## DATA SUPPLIED:

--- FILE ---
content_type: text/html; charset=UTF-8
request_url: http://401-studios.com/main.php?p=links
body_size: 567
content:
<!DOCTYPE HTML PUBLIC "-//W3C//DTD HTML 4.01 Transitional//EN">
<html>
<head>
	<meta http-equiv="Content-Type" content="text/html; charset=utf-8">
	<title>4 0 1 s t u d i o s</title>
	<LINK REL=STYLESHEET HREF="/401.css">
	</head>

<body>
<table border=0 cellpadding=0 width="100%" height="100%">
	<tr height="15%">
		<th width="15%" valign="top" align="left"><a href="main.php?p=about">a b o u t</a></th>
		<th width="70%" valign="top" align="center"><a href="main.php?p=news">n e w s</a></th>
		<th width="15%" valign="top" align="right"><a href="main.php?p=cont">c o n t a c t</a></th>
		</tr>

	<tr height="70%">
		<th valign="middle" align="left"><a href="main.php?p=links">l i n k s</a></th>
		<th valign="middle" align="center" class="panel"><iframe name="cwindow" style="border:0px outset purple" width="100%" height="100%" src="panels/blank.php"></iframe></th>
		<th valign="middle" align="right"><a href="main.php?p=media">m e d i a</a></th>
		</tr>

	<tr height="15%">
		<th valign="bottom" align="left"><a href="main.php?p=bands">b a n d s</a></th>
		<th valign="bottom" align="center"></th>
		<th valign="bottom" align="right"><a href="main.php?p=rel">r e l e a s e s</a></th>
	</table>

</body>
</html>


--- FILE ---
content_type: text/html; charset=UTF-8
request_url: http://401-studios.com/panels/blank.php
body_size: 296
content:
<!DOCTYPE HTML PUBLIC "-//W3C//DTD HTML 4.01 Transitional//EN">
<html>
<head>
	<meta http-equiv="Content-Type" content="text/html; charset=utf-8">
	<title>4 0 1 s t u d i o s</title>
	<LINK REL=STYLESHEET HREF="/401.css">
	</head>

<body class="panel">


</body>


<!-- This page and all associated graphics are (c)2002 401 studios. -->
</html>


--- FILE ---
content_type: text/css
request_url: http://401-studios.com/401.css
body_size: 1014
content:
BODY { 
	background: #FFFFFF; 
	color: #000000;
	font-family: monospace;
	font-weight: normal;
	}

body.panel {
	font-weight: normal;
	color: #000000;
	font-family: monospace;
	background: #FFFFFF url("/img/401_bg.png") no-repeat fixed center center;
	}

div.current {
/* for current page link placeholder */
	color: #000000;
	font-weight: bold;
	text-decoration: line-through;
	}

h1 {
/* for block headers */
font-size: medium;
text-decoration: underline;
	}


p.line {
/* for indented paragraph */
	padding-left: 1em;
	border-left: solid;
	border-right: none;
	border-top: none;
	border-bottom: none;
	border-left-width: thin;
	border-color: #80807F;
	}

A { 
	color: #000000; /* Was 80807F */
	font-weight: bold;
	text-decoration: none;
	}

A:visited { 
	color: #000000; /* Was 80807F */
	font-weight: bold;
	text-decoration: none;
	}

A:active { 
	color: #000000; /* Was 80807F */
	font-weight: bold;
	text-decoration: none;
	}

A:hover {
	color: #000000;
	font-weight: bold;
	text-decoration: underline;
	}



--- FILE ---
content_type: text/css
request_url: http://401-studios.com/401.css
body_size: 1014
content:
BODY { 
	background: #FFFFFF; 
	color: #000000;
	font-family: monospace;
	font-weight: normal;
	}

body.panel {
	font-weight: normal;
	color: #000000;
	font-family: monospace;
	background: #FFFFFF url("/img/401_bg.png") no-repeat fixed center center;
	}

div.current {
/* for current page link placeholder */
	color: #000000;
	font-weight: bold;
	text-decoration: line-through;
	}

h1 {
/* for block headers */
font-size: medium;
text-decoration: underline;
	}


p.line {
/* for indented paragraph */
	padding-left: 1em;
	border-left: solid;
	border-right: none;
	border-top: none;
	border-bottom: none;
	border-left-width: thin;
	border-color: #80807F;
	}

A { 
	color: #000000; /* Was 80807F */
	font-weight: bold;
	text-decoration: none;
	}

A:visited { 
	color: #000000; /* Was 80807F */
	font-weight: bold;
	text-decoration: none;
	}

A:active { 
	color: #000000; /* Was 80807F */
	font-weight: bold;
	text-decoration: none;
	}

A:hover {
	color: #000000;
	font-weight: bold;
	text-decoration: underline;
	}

## REQUIRED WORK:
Would you return each line of the material above, unchanged, from the first one through the line where "e w s</a></th>" appears?

## TASK RESPONSE:
--- FILE ---
content_type: text/html; charset=UTF-8
request_url: http://401-studios.com/main.php?p=links
body_size: 567
content:
<!DOCTYPE HTML PUBLIC "-//W3C//DTD HTML 4.01 Transitional//EN">
<html>
<head>
	<meta http-equiv="Content-Type" content="text/html; charset=utf-8">
	<title>4 0 1 s t u d i o s</title>
	<LINK REL=STYLESHEET HREF="/401.css">
	</head>

<body>
<table border=0 cellpadding=0 width="100%" height="100%">
	<tr height="15%">
		<th width="15%" valign="top" align="left"><a href="main.php?p=about">a b o u t</a></th>
		<th width="70%" valign="top" align="center"><a href="main.php?p=news">n e w s</a></th>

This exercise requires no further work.